Hosni Mubarak
Former Egyptian President Mubarak lies on a gurney while leaving the courtroom at the police academy where he is on trial in Cairo Reuters

The chief prosecutor in the trial against Hosni Mubarak lambasted the former Egyptian president during an hour-long argument that The Associated Press called the harshest assessment of Mubarak's rule ever heard in an Egyptian courtroom.

Prosecutor Mustafa Suleiman addressed the Cairo Criminal Court on Tuesday, accusing Mubarak of imposing ten years of tyranny on the Egyptian people. Mubarak ruled Egypt from 1981 until last February, and Suleiman alleged the that final decade of Mubarak's reign was devoted to assuring that his son would succeed him.

[Mubarak] created a corrupt regime that destroyed political life, and he devoted all of his efforts during the last decade of his reign toward his goal of transferring power to his son Gamal and rigging parliamentary and local elections.

Here we have a president who devoted the last decade of his rule to engineer something that no one in Egypt ever dared to do before -- the succession of his son, said the prosecutor while Mubarak and Gamal sat silently at the back of the court.

His wife wanted to be the mother of the next president after she has been the president's wife, he said. They did not realize that Egypt was not a fiefdom.

Mubarak has been charged with ordering the murder of more than 800 people during the Tahrir Square uprising in January. His sons Gamal and Alaa are also on trial for abuse of power and their role in ordering police to shoot unarmed protestors. If found guilty, all three could face the death penalty.

In the a matter of months, the Egyptian revolution brought Mubarak from an autocratic ruler to a defendant confined inside a cage.
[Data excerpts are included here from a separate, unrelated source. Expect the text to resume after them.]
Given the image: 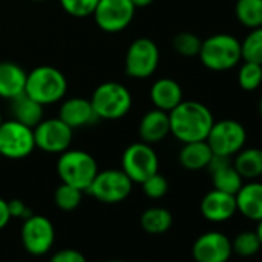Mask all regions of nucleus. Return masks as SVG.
<instances>
[{"instance_id": "nucleus-1", "label": "nucleus", "mask_w": 262, "mask_h": 262, "mask_svg": "<svg viewBox=\"0 0 262 262\" xmlns=\"http://www.w3.org/2000/svg\"><path fill=\"white\" fill-rule=\"evenodd\" d=\"M168 117L170 135L182 144L205 141L214 122L210 108L198 100H182L168 113Z\"/></svg>"}, {"instance_id": "nucleus-2", "label": "nucleus", "mask_w": 262, "mask_h": 262, "mask_svg": "<svg viewBox=\"0 0 262 262\" xmlns=\"http://www.w3.org/2000/svg\"><path fill=\"white\" fill-rule=\"evenodd\" d=\"M198 56L210 71H228L242 62L241 40L227 33L213 34L202 40Z\"/></svg>"}, {"instance_id": "nucleus-3", "label": "nucleus", "mask_w": 262, "mask_h": 262, "mask_svg": "<svg viewBox=\"0 0 262 262\" xmlns=\"http://www.w3.org/2000/svg\"><path fill=\"white\" fill-rule=\"evenodd\" d=\"M67 90L68 82L65 74L54 67L40 65L27 73L25 94L43 106L62 100Z\"/></svg>"}, {"instance_id": "nucleus-4", "label": "nucleus", "mask_w": 262, "mask_h": 262, "mask_svg": "<svg viewBox=\"0 0 262 262\" xmlns=\"http://www.w3.org/2000/svg\"><path fill=\"white\" fill-rule=\"evenodd\" d=\"M99 171L96 159L83 150H65L57 161V174L63 184L86 191Z\"/></svg>"}, {"instance_id": "nucleus-5", "label": "nucleus", "mask_w": 262, "mask_h": 262, "mask_svg": "<svg viewBox=\"0 0 262 262\" xmlns=\"http://www.w3.org/2000/svg\"><path fill=\"white\" fill-rule=\"evenodd\" d=\"M97 119L117 120L126 116L133 105V97L128 88L119 82H103L91 94L90 99Z\"/></svg>"}, {"instance_id": "nucleus-6", "label": "nucleus", "mask_w": 262, "mask_h": 262, "mask_svg": "<svg viewBox=\"0 0 262 262\" xmlns=\"http://www.w3.org/2000/svg\"><path fill=\"white\" fill-rule=\"evenodd\" d=\"M205 141L213 155L233 158L247 144V129L234 119L214 120Z\"/></svg>"}, {"instance_id": "nucleus-7", "label": "nucleus", "mask_w": 262, "mask_h": 262, "mask_svg": "<svg viewBox=\"0 0 262 262\" xmlns=\"http://www.w3.org/2000/svg\"><path fill=\"white\" fill-rule=\"evenodd\" d=\"M122 170L133 184H142L159 171V158L150 144L135 142L128 145L122 155Z\"/></svg>"}, {"instance_id": "nucleus-8", "label": "nucleus", "mask_w": 262, "mask_h": 262, "mask_svg": "<svg viewBox=\"0 0 262 262\" xmlns=\"http://www.w3.org/2000/svg\"><path fill=\"white\" fill-rule=\"evenodd\" d=\"M131 190H133V181L123 173V170L110 168L97 171L86 191L100 202L117 204L125 201Z\"/></svg>"}, {"instance_id": "nucleus-9", "label": "nucleus", "mask_w": 262, "mask_h": 262, "mask_svg": "<svg viewBox=\"0 0 262 262\" xmlns=\"http://www.w3.org/2000/svg\"><path fill=\"white\" fill-rule=\"evenodd\" d=\"M36 148L33 128L11 119L0 123V156L24 159Z\"/></svg>"}, {"instance_id": "nucleus-10", "label": "nucleus", "mask_w": 262, "mask_h": 262, "mask_svg": "<svg viewBox=\"0 0 262 262\" xmlns=\"http://www.w3.org/2000/svg\"><path fill=\"white\" fill-rule=\"evenodd\" d=\"M159 60V48L151 39H136L125 54V73L133 79H148L158 70Z\"/></svg>"}, {"instance_id": "nucleus-11", "label": "nucleus", "mask_w": 262, "mask_h": 262, "mask_svg": "<svg viewBox=\"0 0 262 262\" xmlns=\"http://www.w3.org/2000/svg\"><path fill=\"white\" fill-rule=\"evenodd\" d=\"M36 148L50 155H60L71 147L74 129L62 119H42L34 128Z\"/></svg>"}, {"instance_id": "nucleus-12", "label": "nucleus", "mask_w": 262, "mask_h": 262, "mask_svg": "<svg viewBox=\"0 0 262 262\" xmlns=\"http://www.w3.org/2000/svg\"><path fill=\"white\" fill-rule=\"evenodd\" d=\"M136 7L131 0H99L93 17L96 25L105 33H120L133 22Z\"/></svg>"}, {"instance_id": "nucleus-13", "label": "nucleus", "mask_w": 262, "mask_h": 262, "mask_svg": "<svg viewBox=\"0 0 262 262\" xmlns=\"http://www.w3.org/2000/svg\"><path fill=\"white\" fill-rule=\"evenodd\" d=\"M56 231L53 222L42 214H31L24 219L20 230V239L25 250L33 256H42L48 253L54 244Z\"/></svg>"}, {"instance_id": "nucleus-14", "label": "nucleus", "mask_w": 262, "mask_h": 262, "mask_svg": "<svg viewBox=\"0 0 262 262\" xmlns=\"http://www.w3.org/2000/svg\"><path fill=\"white\" fill-rule=\"evenodd\" d=\"M196 262H228L233 248L231 241L221 231H208L201 234L191 248Z\"/></svg>"}, {"instance_id": "nucleus-15", "label": "nucleus", "mask_w": 262, "mask_h": 262, "mask_svg": "<svg viewBox=\"0 0 262 262\" xmlns=\"http://www.w3.org/2000/svg\"><path fill=\"white\" fill-rule=\"evenodd\" d=\"M201 213L210 222H225L237 213L234 194L213 188L201 201Z\"/></svg>"}, {"instance_id": "nucleus-16", "label": "nucleus", "mask_w": 262, "mask_h": 262, "mask_svg": "<svg viewBox=\"0 0 262 262\" xmlns=\"http://www.w3.org/2000/svg\"><path fill=\"white\" fill-rule=\"evenodd\" d=\"M207 168L211 174L213 187L216 190H221V191H225L230 194H236L244 184L242 176L233 167L231 158L213 155Z\"/></svg>"}, {"instance_id": "nucleus-17", "label": "nucleus", "mask_w": 262, "mask_h": 262, "mask_svg": "<svg viewBox=\"0 0 262 262\" xmlns=\"http://www.w3.org/2000/svg\"><path fill=\"white\" fill-rule=\"evenodd\" d=\"M59 119H62L73 129L86 126L93 123L97 116L93 110L90 99L85 97H71L67 99L59 110Z\"/></svg>"}, {"instance_id": "nucleus-18", "label": "nucleus", "mask_w": 262, "mask_h": 262, "mask_svg": "<svg viewBox=\"0 0 262 262\" xmlns=\"http://www.w3.org/2000/svg\"><path fill=\"white\" fill-rule=\"evenodd\" d=\"M170 135V117L162 110H150L144 114L139 123V136L145 144L162 142Z\"/></svg>"}, {"instance_id": "nucleus-19", "label": "nucleus", "mask_w": 262, "mask_h": 262, "mask_svg": "<svg viewBox=\"0 0 262 262\" xmlns=\"http://www.w3.org/2000/svg\"><path fill=\"white\" fill-rule=\"evenodd\" d=\"M150 99L155 108L170 113L184 100V91H182V86L174 79L162 77V79H158L151 85Z\"/></svg>"}, {"instance_id": "nucleus-20", "label": "nucleus", "mask_w": 262, "mask_h": 262, "mask_svg": "<svg viewBox=\"0 0 262 262\" xmlns=\"http://www.w3.org/2000/svg\"><path fill=\"white\" fill-rule=\"evenodd\" d=\"M237 211L248 221L259 222L262 219V182L251 181L242 184L234 194Z\"/></svg>"}, {"instance_id": "nucleus-21", "label": "nucleus", "mask_w": 262, "mask_h": 262, "mask_svg": "<svg viewBox=\"0 0 262 262\" xmlns=\"http://www.w3.org/2000/svg\"><path fill=\"white\" fill-rule=\"evenodd\" d=\"M27 71L14 62H0V97L13 100L25 93Z\"/></svg>"}, {"instance_id": "nucleus-22", "label": "nucleus", "mask_w": 262, "mask_h": 262, "mask_svg": "<svg viewBox=\"0 0 262 262\" xmlns=\"http://www.w3.org/2000/svg\"><path fill=\"white\" fill-rule=\"evenodd\" d=\"M213 158V151L208 147L207 141H194L187 142L179 151V162L184 168L190 171L204 170L208 167Z\"/></svg>"}, {"instance_id": "nucleus-23", "label": "nucleus", "mask_w": 262, "mask_h": 262, "mask_svg": "<svg viewBox=\"0 0 262 262\" xmlns=\"http://www.w3.org/2000/svg\"><path fill=\"white\" fill-rule=\"evenodd\" d=\"M233 167L242 176V179L254 181L262 176V148L250 147L242 148L234 155Z\"/></svg>"}, {"instance_id": "nucleus-24", "label": "nucleus", "mask_w": 262, "mask_h": 262, "mask_svg": "<svg viewBox=\"0 0 262 262\" xmlns=\"http://www.w3.org/2000/svg\"><path fill=\"white\" fill-rule=\"evenodd\" d=\"M13 116L14 120L34 128L43 119V105L24 93L13 99Z\"/></svg>"}, {"instance_id": "nucleus-25", "label": "nucleus", "mask_w": 262, "mask_h": 262, "mask_svg": "<svg viewBox=\"0 0 262 262\" xmlns=\"http://www.w3.org/2000/svg\"><path fill=\"white\" fill-rule=\"evenodd\" d=\"M142 228L150 234H162L167 233L173 225V216L167 208L151 207L147 208L141 216Z\"/></svg>"}, {"instance_id": "nucleus-26", "label": "nucleus", "mask_w": 262, "mask_h": 262, "mask_svg": "<svg viewBox=\"0 0 262 262\" xmlns=\"http://www.w3.org/2000/svg\"><path fill=\"white\" fill-rule=\"evenodd\" d=\"M234 16L248 30L262 27V0H236Z\"/></svg>"}, {"instance_id": "nucleus-27", "label": "nucleus", "mask_w": 262, "mask_h": 262, "mask_svg": "<svg viewBox=\"0 0 262 262\" xmlns=\"http://www.w3.org/2000/svg\"><path fill=\"white\" fill-rule=\"evenodd\" d=\"M242 60L262 65V27L250 30L245 39L241 42Z\"/></svg>"}, {"instance_id": "nucleus-28", "label": "nucleus", "mask_w": 262, "mask_h": 262, "mask_svg": "<svg viewBox=\"0 0 262 262\" xmlns=\"http://www.w3.org/2000/svg\"><path fill=\"white\" fill-rule=\"evenodd\" d=\"M262 83V65L242 60L237 71V85L244 91H254Z\"/></svg>"}, {"instance_id": "nucleus-29", "label": "nucleus", "mask_w": 262, "mask_h": 262, "mask_svg": "<svg viewBox=\"0 0 262 262\" xmlns=\"http://www.w3.org/2000/svg\"><path fill=\"white\" fill-rule=\"evenodd\" d=\"M82 193V190L62 182L54 193V202L57 208H60L62 211H73L80 205Z\"/></svg>"}, {"instance_id": "nucleus-30", "label": "nucleus", "mask_w": 262, "mask_h": 262, "mask_svg": "<svg viewBox=\"0 0 262 262\" xmlns=\"http://www.w3.org/2000/svg\"><path fill=\"white\" fill-rule=\"evenodd\" d=\"M260 242L256 234V231H242L236 234V237L231 241V248L233 253L241 256V257H251L257 254L260 250Z\"/></svg>"}, {"instance_id": "nucleus-31", "label": "nucleus", "mask_w": 262, "mask_h": 262, "mask_svg": "<svg viewBox=\"0 0 262 262\" xmlns=\"http://www.w3.org/2000/svg\"><path fill=\"white\" fill-rule=\"evenodd\" d=\"M201 45H202V40L193 34V33H188V31H184V33H178L174 37H173V48L178 54L184 56V57H194L199 54V50H201Z\"/></svg>"}, {"instance_id": "nucleus-32", "label": "nucleus", "mask_w": 262, "mask_h": 262, "mask_svg": "<svg viewBox=\"0 0 262 262\" xmlns=\"http://www.w3.org/2000/svg\"><path fill=\"white\" fill-rule=\"evenodd\" d=\"M59 2L67 14L83 19L93 14L99 0H59Z\"/></svg>"}, {"instance_id": "nucleus-33", "label": "nucleus", "mask_w": 262, "mask_h": 262, "mask_svg": "<svg viewBox=\"0 0 262 262\" xmlns=\"http://www.w3.org/2000/svg\"><path fill=\"white\" fill-rule=\"evenodd\" d=\"M141 185H142L145 196L150 199H161L168 191V181L159 171L155 173L153 176H150L148 179H145Z\"/></svg>"}, {"instance_id": "nucleus-34", "label": "nucleus", "mask_w": 262, "mask_h": 262, "mask_svg": "<svg viewBox=\"0 0 262 262\" xmlns=\"http://www.w3.org/2000/svg\"><path fill=\"white\" fill-rule=\"evenodd\" d=\"M50 262H88L86 257L74 248H65V250H59L56 251Z\"/></svg>"}, {"instance_id": "nucleus-35", "label": "nucleus", "mask_w": 262, "mask_h": 262, "mask_svg": "<svg viewBox=\"0 0 262 262\" xmlns=\"http://www.w3.org/2000/svg\"><path fill=\"white\" fill-rule=\"evenodd\" d=\"M8 208H10V214L11 217H19V219H27L30 217L33 213L31 210L28 208V205L20 201V199H13L8 202Z\"/></svg>"}, {"instance_id": "nucleus-36", "label": "nucleus", "mask_w": 262, "mask_h": 262, "mask_svg": "<svg viewBox=\"0 0 262 262\" xmlns=\"http://www.w3.org/2000/svg\"><path fill=\"white\" fill-rule=\"evenodd\" d=\"M10 219H11V214H10V208H8V201L0 198V230L8 225Z\"/></svg>"}, {"instance_id": "nucleus-37", "label": "nucleus", "mask_w": 262, "mask_h": 262, "mask_svg": "<svg viewBox=\"0 0 262 262\" xmlns=\"http://www.w3.org/2000/svg\"><path fill=\"white\" fill-rule=\"evenodd\" d=\"M153 2H155V0H131V4H133V5L136 7V10H138V8H147V7H150Z\"/></svg>"}, {"instance_id": "nucleus-38", "label": "nucleus", "mask_w": 262, "mask_h": 262, "mask_svg": "<svg viewBox=\"0 0 262 262\" xmlns=\"http://www.w3.org/2000/svg\"><path fill=\"white\" fill-rule=\"evenodd\" d=\"M256 234H257V237H259V242H260V245H262V219L257 222V227H256Z\"/></svg>"}, {"instance_id": "nucleus-39", "label": "nucleus", "mask_w": 262, "mask_h": 262, "mask_svg": "<svg viewBox=\"0 0 262 262\" xmlns=\"http://www.w3.org/2000/svg\"><path fill=\"white\" fill-rule=\"evenodd\" d=\"M259 114H260V117H262V97H260V100H259Z\"/></svg>"}, {"instance_id": "nucleus-40", "label": "nucleus", "mask_w": 262, "mask_h": 262, "mask_svg": "<svg viewBox=\"0 0 262 262\" xmlns=\"http://www.w3.org/2000/svg\"><path fill=\"white\" fill-rule=\"evenodd\" d=\"M108 262H123V260H119V259H114V260H108Z\"/></svg>"}, {"instance_id": "nucleus-41", "label": "nucleus", "mask_w": 262, "mask_h": 262, "mask_svg": "<svg viewBox=\"0 0 262 262\" xmlns=\"http://www.w3.org/2000/svg\"><path fill=\"white\" fill-rule=\"evenodd\" d=\"M4 122V119H2V113H0V123H2Z\"/></svg>"}, {"instance_id": "nucleus-42", "label": "nucleus", "mask_w": 262, "mask_h": 262, "mask_svg": "<svg viewBox=\"0 0 262 262\" xmlns=\"http://www.w3.org/2000/svg\"><path fill=\"white\" fill-rule=\"evenodd\" d=\"M33 2H45V0H33Z\"/></svg>"}]
</instances>
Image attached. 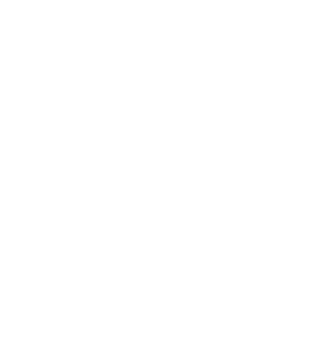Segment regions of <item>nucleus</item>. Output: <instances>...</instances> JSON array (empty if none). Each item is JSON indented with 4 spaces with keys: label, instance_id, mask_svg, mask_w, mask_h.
<instances>
[]
</instances>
The whole country has followed the trial which began in August, albeit often with frustration at the slow place and constant delays.

He deserves to end in humiliation and indignity: From the presidential palace to the defendants' cage and then the harshest penalty, Suleiman told the court.

In May, Mubarak was found guilty of damaging the economy by shutting down the internet during the protests by an administrative court, and fined more than $30 million. Nonetheless, Suleiman found it necessary to bring up allegations that Mubarak damaged Egypt's domestic finances.

The adoption of corrupt economic policies led to price inflation,” said the prosecutor. “The gaps and differences between the classes widened, Egypt’s international and regional role declined and it lost its place under the rule of this tyrant.

“Integrity and transparency went down the drain when the defendant preferred his personal interests to the public, he added.